请将下面全部各行转换为两列CSV，列名为“文本”和“答案”，每段文字及其答案占一行。每项各放在一个带引号的字段中，其中的换行改为空格。

::::

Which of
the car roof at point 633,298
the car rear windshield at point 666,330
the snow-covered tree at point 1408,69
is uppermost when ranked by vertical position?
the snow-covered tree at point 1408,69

::::

- [参考答案]:
文本,答案
"Which of the car roof at point 633,298 the car rear windshield at point 666,330 the snow-covered tree at point 1408,69 is uppermost when ranked by vertical position?","the snow-covered tree at point 1408,69"